Eu
sou de direita. Domino, mando na parada, o poder é meu. Estou no topo, sou a
maioria, o volume da minha voz é, no mínimo, o máximo. Sou o certo, o
disciplinado, aquele que pensa no futuro, que luta por uma vida boa, mansa,
quase um carpe diem – é uma bela tatuagem. Sou aquele que acredita na luta, no
poder, na conquista; a cara da sociedade, o radical, o seguro, o melhor. Luto
contra vaidades e insanidades da vida moderna, mas não me importo;
consequências dessa minha enorme responsabilidade de fazer do mundo um lugar
perfeito – ou pelo menos tentar, claro.
Eu
sou destro. Viverei mais tempo que você, que é canhoto. Sou mais inteligente,
mais racional, mais humano. Tenho mais sangue, mais vigor, mais energia. Sou
normal. Sou perfeito. O mundo está ajustado para viver conforme manda o meu
figurino. Sou ativo, jovem, insistente. O poder está na minha mão direita – e é
por isso que eu sei manuseá-lo tão bem.
Eu
sou de esquerda.

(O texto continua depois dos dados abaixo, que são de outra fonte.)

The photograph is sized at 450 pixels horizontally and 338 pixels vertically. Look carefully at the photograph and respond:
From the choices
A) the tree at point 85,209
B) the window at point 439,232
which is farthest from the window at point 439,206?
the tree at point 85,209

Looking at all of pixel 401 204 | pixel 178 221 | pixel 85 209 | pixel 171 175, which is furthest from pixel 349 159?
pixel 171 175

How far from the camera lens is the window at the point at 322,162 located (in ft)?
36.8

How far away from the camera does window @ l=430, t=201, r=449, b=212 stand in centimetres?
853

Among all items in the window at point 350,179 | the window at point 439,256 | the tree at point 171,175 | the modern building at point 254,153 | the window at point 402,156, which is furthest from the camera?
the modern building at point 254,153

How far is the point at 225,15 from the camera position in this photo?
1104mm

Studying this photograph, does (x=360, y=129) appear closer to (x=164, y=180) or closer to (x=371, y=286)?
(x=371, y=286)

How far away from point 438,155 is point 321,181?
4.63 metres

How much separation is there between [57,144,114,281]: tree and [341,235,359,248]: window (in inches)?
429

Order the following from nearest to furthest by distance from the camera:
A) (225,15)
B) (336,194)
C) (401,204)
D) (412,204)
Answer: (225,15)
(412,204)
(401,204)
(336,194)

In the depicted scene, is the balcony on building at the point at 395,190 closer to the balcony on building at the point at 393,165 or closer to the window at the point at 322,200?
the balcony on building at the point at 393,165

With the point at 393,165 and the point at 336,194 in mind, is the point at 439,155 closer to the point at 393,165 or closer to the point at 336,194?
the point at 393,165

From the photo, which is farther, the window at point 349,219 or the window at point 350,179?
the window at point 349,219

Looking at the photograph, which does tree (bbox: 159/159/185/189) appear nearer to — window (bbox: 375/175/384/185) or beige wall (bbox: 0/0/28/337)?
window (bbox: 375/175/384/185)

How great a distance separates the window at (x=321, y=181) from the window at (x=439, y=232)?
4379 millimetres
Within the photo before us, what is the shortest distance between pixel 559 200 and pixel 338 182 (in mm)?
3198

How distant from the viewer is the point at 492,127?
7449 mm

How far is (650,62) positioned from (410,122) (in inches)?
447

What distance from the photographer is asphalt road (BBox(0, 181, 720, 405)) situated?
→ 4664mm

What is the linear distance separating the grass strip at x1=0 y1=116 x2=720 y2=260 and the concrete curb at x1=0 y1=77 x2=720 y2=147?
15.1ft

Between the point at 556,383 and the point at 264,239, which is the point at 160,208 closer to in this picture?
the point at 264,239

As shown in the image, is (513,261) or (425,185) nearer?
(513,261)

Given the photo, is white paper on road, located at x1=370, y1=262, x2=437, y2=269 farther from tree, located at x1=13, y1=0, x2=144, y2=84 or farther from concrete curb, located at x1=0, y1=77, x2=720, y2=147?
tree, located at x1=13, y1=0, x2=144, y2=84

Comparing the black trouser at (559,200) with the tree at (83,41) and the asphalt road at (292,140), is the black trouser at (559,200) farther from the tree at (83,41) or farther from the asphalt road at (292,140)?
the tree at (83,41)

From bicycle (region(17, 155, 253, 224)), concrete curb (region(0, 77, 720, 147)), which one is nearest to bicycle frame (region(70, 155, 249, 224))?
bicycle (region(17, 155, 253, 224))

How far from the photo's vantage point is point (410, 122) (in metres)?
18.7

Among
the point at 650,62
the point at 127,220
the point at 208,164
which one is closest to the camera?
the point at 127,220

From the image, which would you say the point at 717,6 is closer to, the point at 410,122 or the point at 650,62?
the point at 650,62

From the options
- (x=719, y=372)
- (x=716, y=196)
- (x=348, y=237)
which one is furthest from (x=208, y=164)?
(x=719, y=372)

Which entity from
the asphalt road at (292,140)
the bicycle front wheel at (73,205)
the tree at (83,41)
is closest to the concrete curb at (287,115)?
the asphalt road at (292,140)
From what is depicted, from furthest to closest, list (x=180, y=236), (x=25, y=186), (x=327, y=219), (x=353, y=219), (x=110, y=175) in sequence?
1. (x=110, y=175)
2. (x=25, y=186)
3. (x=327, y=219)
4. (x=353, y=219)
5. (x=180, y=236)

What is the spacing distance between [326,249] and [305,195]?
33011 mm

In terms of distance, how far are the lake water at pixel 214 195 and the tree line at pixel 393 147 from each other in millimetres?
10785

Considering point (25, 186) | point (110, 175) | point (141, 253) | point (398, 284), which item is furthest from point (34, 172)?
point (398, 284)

Sou aquele que sofre, que quer mudanças, que luta por um mundo
melhor. Sou extremista, cansado, suado, vítima de um bando de destros. Com
minhas mãos calejadas, trabalho por todos; mas ninguém trabalha por mim. Sou
escravo da minha própria lei – a lei a que fui obrigado a acreditar. A eterna
vítima, a eterna ovelha negra. Marcado pelas gotas de suor que nunca secarão.
Eu
sou canhoto. Não sou imortal – inclusive, morrerei antes de você. Sou aquele
que não se deu bem no jardim de infância, o estranho, o anormal. Como se eu
fosse torto, morto, estorvo. O mundo zomba de mim, e há tempos diziam que eu
era o errado, o que nem devia ter nascido – hoje, vez ou outra encontro uma
tesourinha para mim em alguma papelaria de destro. Se eu soubesse viver com as
duas mãos, a vida seria mais fácil – bom, eu vivo com elas, o problema é que
meu corpo é esquerdo, minha vida é esquerda, não posso mudar. Ser o errado me
ensinou que, para ser o certo, é preciso muito suor. E olha que eu transpiro.
Eu
sou de todos os lados. Eu estou em todos os lados. O poder, o suor, o certo, o
errado. Aquele que escreve com as duas mãos. Meu poder está no centro: na minha
língua. Dou as melhores opiniões e os melhores beijos. Agrego valor. Sou popular,
o centro das atenções. Pode me passar o bastão; não tenho medo, saberei
segurar.
Eu
sou marciano.
Eu
sou maneta.
(Bernard Bailly)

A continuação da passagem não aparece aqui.